PGD is a genetic test designed to test embryos for a specific genetic condition. The purpose of PGD is to identify which embryos carry or do not carry a particular genetic disorder. This information is then used to select the most appropriate embryo(s) to use to try to achieve a pregnancy. PGD may be indicated if either the egg or sperm provider are affected by a hereditary genetic condition. Sometimes both people are carriers for the same genetic condition and if their gametes are used to create embryos, the condition can be inherited by the offspring. PGD can be used in combination with PGS.

What is pre-implantation genetic diagnosis (PGD)?

PGD is performed when patients have a family history of a genetic disease or are carriers of a gene mutation and as a result, have an increased chance to have a child affected with a genetic disease. The aim of PGD is to provide patients at risk of passing on a genetic disorder to their children the chance to have an unaffected pregnancy. The purpose of PGD is to identify affected embryos at a very early stage and avoid transferring them, thus preventing them from implanting in the womb. The effect of such a procedure is to increase the probability that embryos that implant and create a pregnancy will be unaffected by the specific disease tested. Preimplantation analysis is not yet considered to be a standard technique and consequently it is recommended that patients who become pregnant undergo prenatal testing using CVS or amniocentesis.

Who should consider having PGD?

  • People with a family history of X-linked disorders
  • People with chromosome translocations, which can make it difficult for an embryo to implant in the uterus, may cause recurrent pregnancy loss, or lead to mental or physical conditions in the offspring
  • Carriers of autosomal recessive diseases (For carriers of autosomal recessive diseases, the risk an embryo may be affected is 25%.)
  • Carriers of autosomal dominant diseases (For carriers of autosomal dominant disease, the risk an embryo may be affected is 50%.)


Those interested in PGD =/- PGS should be referred to Mount Sinai Fertility. An appointment with a Genetic Counsellor will also take place.

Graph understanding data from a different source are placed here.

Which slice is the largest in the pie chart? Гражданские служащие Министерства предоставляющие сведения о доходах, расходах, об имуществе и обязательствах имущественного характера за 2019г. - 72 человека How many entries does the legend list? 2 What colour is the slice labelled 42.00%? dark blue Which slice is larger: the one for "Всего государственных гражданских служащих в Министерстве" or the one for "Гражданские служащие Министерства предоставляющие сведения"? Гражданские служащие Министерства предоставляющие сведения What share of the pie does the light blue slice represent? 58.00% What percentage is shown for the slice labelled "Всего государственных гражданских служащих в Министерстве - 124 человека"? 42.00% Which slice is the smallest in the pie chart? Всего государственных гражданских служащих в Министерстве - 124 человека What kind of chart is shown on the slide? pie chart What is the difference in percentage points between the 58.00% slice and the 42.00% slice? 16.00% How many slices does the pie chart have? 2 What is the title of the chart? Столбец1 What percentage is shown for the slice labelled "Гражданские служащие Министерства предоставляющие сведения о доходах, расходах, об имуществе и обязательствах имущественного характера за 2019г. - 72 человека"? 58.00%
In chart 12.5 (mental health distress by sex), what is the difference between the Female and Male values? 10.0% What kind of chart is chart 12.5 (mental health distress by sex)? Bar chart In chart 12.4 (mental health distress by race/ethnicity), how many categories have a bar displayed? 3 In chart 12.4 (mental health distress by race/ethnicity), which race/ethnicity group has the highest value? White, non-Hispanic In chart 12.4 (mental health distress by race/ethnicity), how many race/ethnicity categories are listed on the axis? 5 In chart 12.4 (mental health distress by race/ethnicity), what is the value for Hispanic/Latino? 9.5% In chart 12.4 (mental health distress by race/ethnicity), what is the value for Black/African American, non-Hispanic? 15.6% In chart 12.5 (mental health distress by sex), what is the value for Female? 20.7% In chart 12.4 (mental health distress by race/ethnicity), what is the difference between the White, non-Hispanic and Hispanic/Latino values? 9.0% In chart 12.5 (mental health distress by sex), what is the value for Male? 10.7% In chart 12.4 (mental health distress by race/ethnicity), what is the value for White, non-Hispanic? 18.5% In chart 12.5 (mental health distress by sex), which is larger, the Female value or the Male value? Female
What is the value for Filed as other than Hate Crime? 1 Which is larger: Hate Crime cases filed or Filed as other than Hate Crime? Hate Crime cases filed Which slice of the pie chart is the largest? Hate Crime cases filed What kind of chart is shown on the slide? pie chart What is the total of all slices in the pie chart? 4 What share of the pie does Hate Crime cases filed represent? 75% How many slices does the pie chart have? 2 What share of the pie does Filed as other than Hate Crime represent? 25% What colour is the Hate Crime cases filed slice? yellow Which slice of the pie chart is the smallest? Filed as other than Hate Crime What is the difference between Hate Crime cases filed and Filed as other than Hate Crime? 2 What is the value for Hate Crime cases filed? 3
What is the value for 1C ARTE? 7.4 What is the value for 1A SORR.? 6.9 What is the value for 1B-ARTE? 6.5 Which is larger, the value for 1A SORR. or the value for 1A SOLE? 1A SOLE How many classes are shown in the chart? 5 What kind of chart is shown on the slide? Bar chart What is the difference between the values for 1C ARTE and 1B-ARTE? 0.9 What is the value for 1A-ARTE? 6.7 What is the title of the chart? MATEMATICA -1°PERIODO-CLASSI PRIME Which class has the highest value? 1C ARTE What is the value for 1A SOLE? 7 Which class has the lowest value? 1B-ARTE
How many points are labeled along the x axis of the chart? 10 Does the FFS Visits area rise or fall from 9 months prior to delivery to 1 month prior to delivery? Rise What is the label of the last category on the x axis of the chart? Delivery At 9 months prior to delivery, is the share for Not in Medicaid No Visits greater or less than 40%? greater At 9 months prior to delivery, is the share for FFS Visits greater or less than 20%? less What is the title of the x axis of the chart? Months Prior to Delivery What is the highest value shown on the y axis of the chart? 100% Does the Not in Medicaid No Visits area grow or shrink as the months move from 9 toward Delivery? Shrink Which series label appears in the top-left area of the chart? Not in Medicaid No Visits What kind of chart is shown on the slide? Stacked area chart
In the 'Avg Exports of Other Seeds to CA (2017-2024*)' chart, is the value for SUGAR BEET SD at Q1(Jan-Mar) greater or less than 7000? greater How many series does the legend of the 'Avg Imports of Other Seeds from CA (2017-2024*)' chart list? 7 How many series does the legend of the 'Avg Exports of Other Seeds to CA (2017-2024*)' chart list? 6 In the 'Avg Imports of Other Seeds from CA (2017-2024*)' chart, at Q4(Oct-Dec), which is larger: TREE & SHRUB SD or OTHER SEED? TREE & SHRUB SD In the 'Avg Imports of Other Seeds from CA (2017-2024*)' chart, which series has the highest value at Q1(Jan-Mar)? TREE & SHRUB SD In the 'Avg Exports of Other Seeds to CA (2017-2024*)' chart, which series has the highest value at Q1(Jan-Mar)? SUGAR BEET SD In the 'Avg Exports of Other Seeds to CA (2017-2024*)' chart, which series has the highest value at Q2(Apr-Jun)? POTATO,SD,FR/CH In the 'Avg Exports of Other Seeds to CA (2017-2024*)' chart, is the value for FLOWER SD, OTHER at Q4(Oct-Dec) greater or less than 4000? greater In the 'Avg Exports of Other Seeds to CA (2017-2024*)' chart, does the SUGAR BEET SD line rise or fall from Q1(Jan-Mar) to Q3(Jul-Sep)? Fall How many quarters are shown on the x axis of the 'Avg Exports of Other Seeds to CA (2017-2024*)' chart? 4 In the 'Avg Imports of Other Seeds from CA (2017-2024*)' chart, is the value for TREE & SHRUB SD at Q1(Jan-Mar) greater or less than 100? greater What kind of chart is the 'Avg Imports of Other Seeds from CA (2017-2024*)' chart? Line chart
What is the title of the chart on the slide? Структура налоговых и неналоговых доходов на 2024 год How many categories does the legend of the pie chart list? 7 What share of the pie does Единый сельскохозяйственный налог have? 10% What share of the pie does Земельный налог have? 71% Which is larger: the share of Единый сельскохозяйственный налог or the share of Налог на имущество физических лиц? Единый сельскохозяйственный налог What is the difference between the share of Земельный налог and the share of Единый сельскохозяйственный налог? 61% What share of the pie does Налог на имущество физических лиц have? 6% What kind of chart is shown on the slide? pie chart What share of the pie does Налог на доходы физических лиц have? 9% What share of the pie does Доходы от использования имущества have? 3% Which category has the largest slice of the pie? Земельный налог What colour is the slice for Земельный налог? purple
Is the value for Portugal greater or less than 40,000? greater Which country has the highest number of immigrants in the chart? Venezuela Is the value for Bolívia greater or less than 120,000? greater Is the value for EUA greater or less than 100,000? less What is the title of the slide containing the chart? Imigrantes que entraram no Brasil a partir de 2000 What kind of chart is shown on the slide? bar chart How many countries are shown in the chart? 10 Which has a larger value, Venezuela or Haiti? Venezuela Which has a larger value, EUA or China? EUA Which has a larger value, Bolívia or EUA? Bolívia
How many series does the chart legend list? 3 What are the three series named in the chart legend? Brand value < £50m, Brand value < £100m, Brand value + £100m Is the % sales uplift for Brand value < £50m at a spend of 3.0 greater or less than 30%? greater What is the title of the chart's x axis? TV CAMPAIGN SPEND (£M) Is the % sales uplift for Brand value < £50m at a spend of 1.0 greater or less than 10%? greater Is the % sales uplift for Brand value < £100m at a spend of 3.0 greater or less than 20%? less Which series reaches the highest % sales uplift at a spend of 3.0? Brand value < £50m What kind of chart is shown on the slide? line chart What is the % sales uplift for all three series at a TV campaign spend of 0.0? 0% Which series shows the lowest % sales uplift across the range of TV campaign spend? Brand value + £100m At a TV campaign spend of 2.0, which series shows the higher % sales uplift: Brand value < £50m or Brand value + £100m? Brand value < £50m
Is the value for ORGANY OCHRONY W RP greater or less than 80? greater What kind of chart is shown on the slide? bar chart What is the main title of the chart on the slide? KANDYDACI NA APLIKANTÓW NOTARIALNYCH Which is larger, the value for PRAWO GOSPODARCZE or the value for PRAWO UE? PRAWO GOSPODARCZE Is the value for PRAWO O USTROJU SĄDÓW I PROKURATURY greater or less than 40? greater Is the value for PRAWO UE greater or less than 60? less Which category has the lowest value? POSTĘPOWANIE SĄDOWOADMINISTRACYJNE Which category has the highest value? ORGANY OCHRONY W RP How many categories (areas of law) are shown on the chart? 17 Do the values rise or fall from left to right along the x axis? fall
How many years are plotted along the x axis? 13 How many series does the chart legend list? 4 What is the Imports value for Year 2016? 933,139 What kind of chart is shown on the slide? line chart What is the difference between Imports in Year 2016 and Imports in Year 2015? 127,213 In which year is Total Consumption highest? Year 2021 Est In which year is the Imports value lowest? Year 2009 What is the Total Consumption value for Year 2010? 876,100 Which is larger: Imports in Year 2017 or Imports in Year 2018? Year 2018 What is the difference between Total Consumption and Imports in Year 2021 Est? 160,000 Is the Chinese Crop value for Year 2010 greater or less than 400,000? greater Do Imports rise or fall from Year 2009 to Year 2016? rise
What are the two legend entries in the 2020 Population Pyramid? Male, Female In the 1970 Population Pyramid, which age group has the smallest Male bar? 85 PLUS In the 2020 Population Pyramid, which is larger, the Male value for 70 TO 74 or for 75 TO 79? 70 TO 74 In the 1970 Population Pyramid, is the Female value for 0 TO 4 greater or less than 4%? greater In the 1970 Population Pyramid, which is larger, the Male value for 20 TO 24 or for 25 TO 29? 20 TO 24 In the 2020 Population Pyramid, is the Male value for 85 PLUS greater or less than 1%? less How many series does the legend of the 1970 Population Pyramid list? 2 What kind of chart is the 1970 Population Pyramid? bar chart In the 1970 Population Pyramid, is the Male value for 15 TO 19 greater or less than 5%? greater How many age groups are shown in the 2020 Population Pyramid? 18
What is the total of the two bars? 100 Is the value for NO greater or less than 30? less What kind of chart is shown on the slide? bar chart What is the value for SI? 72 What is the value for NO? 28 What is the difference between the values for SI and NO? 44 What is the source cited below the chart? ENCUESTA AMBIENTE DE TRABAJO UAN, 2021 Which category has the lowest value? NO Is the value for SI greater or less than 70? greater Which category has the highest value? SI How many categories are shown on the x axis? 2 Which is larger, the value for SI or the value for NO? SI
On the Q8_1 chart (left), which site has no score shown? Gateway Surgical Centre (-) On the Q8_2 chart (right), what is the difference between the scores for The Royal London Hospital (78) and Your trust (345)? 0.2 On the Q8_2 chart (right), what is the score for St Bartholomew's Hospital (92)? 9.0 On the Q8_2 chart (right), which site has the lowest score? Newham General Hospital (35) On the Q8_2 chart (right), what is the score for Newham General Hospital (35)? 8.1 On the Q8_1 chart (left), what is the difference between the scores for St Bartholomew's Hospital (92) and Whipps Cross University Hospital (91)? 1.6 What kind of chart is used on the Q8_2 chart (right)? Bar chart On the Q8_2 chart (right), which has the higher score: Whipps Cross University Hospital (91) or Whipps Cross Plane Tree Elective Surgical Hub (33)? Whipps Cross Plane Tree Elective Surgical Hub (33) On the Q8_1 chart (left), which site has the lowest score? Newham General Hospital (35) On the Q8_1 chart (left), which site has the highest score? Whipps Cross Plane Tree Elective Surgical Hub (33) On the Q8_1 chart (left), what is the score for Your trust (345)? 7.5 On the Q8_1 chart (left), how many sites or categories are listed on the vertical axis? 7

In terms of the cycle itself, the entire procedure consists of five different steps, usually performed by different experts and laboratories:

  • Patients having PGD +/- PGS undergo ovarian stimulation and IVF-ICSI to create embryos. This part will take place at Mount Sinai Fertility.
  • The second part involves embryo biopsy performed by an embryologist at Mount Sinai Fertility. The biopsy, which takes place at the appropriate stage for the ordered testing, is done to remove material from the embryo.
  • The biopsy samples are then transported to the appropriate genetics reference laboratory.
  • The genetics reference laboratory analyses the biopsy samples.
  • Should there be embryos for transfer, this will take place at Mount Sinai Fertility no sooner than the next month after the IVF cycle. Usually the embryos are frozen after biopsy. A frozen, thawed embryo transfer is planned in the next month if genetic testing demonstrates at least one unaffected and/or chromosomally normal (euploid) embryo for transfer.